In short, the expert is back. The revival comes amid mounting demand for a more reliable, bankable Web. “People are beginning to recognize that the world is too dangerous a place for faulty information,” says Charlotte Beal, a consumer strategist for the Minneapolis-based research firm Iconoculture. Beal adds that choice fatigue and fear of bad advice are creating a “perfect storm of demand for expert information.”

I’m not going to reiterate the articles I noted above (I just found more at BuzzFeed)
My response to this article is quite simple. In life, a small handful of people rise to the top in their selected fields. They rise to the top because a few key ingredients:
a) they’re driven
b) they’re talented
c) they have the right connections
d) any combination of the above
This equation applies to the world of blogging and online journalism as much as it does any other ‘professional’ field. Some people like to dismiss blogging because it has an amateur connotation associated with it. Fuck these people.
Example:
I read Daring Fireball daily. Jon Gruber is an excellent writer …and researcher …and thinker. I don’t distinguish him as any less professional than any of the news sources his routinely tears down even though it would be easy to regard him as just a blogger.
Ironically, he routinely points out all the inaccuracies and fallacies in the “real journalists'” articles (for a taste of his asshole-ripping, check out, How Leander Kahney Got Everything Wrong by Being an Irredeemable Jackass).

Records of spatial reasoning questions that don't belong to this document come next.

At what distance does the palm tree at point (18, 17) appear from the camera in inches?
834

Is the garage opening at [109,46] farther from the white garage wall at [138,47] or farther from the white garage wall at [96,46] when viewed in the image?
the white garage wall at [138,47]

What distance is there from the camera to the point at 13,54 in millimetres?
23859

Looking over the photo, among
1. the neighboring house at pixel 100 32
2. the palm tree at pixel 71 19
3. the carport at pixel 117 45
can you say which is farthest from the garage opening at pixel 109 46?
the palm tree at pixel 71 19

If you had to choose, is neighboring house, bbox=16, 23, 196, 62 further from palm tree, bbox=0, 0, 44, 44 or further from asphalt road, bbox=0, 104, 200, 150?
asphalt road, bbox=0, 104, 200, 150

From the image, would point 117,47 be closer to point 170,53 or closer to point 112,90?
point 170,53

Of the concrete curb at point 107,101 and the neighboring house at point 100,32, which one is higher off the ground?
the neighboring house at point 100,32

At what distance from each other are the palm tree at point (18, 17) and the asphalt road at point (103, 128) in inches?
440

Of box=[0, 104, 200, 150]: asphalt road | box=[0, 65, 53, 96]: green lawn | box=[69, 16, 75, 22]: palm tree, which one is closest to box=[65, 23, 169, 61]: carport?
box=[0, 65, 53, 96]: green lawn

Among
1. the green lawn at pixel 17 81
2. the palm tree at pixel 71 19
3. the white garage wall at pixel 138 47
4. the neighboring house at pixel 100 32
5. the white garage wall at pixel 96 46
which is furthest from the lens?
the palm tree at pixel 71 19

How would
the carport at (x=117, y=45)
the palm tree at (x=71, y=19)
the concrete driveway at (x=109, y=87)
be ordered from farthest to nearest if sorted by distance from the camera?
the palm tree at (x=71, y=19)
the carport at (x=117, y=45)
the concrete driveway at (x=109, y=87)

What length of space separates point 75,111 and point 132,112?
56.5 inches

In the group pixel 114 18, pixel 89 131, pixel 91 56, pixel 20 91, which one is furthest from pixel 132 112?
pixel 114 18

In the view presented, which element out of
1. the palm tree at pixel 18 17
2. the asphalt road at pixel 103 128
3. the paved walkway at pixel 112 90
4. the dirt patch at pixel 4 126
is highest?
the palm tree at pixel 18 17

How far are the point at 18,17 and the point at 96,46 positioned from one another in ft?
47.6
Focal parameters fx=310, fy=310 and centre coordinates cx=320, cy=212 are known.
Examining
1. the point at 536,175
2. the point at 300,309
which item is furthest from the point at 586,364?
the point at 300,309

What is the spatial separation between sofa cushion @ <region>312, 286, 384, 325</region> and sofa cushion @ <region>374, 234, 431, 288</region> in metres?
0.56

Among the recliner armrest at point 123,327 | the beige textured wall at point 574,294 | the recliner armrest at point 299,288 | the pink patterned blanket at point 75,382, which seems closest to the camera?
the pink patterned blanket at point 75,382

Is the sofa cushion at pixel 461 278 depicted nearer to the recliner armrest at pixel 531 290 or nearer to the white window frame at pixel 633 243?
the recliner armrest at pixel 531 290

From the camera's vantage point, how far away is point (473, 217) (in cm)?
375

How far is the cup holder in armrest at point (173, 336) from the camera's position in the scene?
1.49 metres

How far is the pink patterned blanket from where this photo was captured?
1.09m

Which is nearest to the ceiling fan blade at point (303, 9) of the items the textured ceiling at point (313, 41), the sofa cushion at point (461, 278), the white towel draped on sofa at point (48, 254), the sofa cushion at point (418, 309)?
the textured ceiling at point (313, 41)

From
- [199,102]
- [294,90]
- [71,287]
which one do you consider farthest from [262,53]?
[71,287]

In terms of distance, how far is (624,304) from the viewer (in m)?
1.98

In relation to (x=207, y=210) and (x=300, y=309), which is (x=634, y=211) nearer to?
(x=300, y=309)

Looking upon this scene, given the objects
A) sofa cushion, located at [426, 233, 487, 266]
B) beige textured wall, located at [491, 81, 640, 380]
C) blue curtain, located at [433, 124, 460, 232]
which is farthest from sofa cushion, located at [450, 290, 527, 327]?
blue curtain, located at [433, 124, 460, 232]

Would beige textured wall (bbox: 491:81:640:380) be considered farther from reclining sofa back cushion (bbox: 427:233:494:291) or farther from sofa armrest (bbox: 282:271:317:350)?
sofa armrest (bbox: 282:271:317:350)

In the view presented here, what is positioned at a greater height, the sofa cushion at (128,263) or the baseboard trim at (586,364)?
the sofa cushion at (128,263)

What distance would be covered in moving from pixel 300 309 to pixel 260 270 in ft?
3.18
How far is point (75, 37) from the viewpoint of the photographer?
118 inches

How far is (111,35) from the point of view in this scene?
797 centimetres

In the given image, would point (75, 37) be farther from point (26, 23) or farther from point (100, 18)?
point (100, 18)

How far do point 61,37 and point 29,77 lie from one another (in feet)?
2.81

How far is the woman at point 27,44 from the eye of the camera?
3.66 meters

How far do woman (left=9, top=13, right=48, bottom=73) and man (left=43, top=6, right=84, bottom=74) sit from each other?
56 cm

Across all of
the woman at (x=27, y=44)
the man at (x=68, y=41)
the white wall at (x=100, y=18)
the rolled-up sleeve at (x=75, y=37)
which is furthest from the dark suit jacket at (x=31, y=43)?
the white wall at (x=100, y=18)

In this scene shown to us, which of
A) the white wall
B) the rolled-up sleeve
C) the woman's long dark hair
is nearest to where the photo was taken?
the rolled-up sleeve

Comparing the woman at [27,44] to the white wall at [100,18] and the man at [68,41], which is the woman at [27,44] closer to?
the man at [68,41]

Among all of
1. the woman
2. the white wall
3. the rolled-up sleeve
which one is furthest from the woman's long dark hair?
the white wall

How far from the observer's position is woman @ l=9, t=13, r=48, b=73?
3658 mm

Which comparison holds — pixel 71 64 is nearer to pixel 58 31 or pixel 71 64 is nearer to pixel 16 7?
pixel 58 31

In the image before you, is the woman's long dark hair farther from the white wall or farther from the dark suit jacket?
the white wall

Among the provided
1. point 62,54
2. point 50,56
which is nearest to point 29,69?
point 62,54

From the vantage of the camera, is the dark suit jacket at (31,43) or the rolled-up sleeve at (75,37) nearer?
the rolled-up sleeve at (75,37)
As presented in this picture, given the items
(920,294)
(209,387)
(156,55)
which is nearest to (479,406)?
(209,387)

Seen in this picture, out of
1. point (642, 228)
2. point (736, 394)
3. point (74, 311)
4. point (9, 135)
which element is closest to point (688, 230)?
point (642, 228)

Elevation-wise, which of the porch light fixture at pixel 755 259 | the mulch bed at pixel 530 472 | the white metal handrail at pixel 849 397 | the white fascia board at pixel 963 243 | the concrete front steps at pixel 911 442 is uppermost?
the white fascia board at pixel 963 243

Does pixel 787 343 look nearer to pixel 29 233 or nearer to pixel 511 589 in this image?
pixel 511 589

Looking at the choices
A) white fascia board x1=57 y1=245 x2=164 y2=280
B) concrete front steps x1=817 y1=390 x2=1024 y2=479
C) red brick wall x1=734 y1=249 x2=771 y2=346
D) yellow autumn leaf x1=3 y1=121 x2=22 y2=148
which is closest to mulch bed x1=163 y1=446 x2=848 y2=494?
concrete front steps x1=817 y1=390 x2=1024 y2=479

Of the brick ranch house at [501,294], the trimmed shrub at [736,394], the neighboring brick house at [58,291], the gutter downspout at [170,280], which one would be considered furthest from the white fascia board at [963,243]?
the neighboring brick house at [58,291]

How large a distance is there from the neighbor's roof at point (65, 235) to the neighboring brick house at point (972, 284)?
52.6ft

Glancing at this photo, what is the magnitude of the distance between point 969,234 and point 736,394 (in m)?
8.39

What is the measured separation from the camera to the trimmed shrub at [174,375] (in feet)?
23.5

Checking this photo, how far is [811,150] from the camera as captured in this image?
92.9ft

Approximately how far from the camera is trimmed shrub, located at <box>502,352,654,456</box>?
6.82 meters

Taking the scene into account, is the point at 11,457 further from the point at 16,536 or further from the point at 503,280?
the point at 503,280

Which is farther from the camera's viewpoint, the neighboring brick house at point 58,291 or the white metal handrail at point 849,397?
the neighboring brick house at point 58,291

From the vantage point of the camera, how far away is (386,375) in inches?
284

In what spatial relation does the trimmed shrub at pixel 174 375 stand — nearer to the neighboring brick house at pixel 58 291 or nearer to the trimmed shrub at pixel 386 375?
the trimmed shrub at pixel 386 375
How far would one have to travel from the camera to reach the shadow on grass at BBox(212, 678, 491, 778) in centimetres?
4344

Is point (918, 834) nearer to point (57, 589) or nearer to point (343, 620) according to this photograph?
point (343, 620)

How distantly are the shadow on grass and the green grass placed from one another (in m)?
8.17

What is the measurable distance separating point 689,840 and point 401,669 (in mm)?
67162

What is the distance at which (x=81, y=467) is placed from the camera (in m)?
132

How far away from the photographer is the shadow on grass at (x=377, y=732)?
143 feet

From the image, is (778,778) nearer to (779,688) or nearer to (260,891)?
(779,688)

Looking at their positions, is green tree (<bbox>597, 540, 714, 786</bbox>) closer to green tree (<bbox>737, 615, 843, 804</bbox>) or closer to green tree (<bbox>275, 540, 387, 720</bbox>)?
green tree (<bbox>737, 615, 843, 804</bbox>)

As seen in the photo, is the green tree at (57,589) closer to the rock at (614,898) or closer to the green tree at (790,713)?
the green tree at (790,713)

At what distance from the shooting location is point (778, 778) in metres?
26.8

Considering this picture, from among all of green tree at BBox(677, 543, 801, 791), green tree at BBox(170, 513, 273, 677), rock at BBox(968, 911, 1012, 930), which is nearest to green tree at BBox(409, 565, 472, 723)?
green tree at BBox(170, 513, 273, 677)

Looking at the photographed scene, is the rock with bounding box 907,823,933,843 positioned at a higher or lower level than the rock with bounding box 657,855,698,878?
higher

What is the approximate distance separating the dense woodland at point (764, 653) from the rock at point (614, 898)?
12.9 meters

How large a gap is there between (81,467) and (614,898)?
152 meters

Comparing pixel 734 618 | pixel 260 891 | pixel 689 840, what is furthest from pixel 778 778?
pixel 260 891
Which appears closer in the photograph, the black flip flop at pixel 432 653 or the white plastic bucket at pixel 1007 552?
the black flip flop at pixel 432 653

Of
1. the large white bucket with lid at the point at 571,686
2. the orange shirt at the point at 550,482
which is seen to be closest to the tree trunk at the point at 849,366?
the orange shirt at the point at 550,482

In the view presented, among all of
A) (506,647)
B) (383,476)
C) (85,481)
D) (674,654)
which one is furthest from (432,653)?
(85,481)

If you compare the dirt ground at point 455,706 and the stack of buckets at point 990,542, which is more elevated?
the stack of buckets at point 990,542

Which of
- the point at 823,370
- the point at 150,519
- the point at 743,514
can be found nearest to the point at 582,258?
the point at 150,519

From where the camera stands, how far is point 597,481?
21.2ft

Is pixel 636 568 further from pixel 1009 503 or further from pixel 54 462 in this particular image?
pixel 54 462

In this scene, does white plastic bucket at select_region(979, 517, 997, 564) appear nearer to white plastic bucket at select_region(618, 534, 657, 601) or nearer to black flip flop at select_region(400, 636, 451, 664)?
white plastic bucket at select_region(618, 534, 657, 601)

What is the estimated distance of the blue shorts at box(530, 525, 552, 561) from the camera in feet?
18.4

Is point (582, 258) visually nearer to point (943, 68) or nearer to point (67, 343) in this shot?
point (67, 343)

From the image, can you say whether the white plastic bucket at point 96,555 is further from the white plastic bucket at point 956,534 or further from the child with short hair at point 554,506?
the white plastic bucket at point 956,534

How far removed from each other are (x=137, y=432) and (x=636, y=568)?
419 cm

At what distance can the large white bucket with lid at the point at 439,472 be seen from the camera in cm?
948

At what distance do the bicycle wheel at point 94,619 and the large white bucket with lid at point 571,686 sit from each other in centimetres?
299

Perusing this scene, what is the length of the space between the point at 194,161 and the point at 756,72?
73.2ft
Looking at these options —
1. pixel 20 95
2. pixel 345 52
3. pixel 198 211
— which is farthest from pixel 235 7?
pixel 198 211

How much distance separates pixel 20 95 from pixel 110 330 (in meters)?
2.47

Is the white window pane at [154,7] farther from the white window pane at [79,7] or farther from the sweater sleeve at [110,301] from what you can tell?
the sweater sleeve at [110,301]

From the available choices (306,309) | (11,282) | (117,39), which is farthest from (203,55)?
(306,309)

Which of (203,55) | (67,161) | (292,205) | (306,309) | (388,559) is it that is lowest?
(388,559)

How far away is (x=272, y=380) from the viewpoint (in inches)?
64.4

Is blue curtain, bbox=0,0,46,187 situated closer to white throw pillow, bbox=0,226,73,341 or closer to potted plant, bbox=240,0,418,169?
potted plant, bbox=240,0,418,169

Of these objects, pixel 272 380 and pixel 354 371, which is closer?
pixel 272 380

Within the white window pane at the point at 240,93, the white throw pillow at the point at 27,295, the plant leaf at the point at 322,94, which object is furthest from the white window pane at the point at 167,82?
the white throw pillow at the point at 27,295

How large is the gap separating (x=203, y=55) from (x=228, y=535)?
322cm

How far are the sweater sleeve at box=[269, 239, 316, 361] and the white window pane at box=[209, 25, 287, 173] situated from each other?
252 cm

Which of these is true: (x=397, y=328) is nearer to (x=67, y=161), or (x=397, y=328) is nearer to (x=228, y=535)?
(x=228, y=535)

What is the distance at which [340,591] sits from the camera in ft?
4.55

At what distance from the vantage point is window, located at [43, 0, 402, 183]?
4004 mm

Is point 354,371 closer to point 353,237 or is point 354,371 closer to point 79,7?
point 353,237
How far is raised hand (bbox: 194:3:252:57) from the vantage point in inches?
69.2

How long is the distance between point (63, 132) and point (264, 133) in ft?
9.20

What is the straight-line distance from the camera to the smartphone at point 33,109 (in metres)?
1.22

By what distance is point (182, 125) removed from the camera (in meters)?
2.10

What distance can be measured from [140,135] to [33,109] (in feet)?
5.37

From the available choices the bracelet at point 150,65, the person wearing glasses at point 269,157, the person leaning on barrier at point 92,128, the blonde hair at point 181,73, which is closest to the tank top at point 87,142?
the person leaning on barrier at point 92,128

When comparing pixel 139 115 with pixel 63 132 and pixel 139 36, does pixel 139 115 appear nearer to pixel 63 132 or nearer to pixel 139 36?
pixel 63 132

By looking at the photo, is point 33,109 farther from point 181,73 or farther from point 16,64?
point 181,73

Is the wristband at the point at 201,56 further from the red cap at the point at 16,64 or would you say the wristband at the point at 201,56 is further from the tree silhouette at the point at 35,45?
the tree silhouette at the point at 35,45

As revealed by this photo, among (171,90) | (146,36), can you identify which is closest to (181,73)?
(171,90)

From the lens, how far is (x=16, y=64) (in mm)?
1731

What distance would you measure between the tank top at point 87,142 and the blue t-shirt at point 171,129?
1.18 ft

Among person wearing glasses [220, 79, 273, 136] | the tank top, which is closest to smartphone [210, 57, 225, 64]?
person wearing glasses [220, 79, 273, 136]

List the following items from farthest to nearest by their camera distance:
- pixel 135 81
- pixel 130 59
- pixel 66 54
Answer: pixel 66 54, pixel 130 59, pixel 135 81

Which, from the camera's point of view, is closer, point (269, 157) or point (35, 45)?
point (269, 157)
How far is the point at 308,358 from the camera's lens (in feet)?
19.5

Robert Scoble is another great example. Even before he was associated with FastCompany he was a popular blogger. He personally drives me nuts and his head is waaaaay too big, but it’s very, very evident why he is where he is today – drive. Dismiss him as a jackass all you want, but he loves what he does (and he loves himself). Ego has a lot to do with where you end up in life.
So if we look at the Newsweek article in a different light, “Revenge of the Experts” is a correct title. In the early days there were a lot of poor blogs, but as blogging has matured, the professionals have risen to the surface – whether or not they’re associated with a professional publication or not.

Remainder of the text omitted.